Market Makers' Short Term Regime Impact

The View
Market makers in plain vanilla equity index derivatives prefer to look at implied volatilities rather than prices in order to monitor the market and set their bid/offer quotes. Typical Black-Scholes volatility curves derived from a set of option prices with different times to expiration can be found in figure 1.
Market makers offering two-way quotes willing to buy at cheap/low volatility and willing to sell at rich/high volatility view the market as in figure 2, where a simple bid and offer volatility trading band is plotted as well as market quotes.
Regimes Under A Jump In The Underlying

Two major regimes in the volatility world have been identified and analyzed by E. Derman (Regimes of Volatility Goldman Sachs, Quantitative Strategies Research Notes, Jan. 1999): sticky-strike and sticky-delta, where--in short--with the underlying moving in sticky-strike fashion the volatility tends to be fixed for a given options' contract and in sticky-delta terms it tends to be bound to the option's delta.
This shows one choice a market maker in the short-term trading environment faces when the underlying jumped: should the quotes be re-valued based on the old volatility and the new underlying level, corresponding to sticky-strike, or should a model be developed that also includes volatility changes for each contract, e. g. as in sticky-delta?
An Example
Let us now consider what happens, when the FESX suddenly drops.

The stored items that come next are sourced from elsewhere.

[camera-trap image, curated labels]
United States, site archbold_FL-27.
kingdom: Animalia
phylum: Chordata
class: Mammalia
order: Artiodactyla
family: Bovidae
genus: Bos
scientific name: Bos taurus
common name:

Figure 3 shows instantaneous volatility moves in which market participants apply different models. The lines follow sticky-strike and single market quotes all exhibit sticky-delta characteristics. With a drop in the underlying, the market quotes move to the left as indicated. When these two models meet in the market one of them views volatility at four strikes as cheap, the other thinks its rich and they enter trades as indicated in figure 3. All this happens within a blink of an eye as machines are used to spot trade opportunities.
Both puts and calls (calls not plotted here) tend to have the smallest bid/ask volatility spreads when they are slightly out of the money. Thus induced by the regime dependent volatility moves, one market participant will sell calls and buy puts and the other swill do the opposite.
One market participant will sell calls and buy puts, the other will do the opposite even though both are being driven by the same volatility moves. Also, both may meet again in the underlying market looking for the delta hedge.
Which strategy leads to profit is hard to say, that's probably why mass quoters tend to take their quotes out of the market as soon as the underlying moves fast. Others try to get an edge by hiring quantitative skills and servicing huge amounts of market data--lots of that is available on electronic exchanges.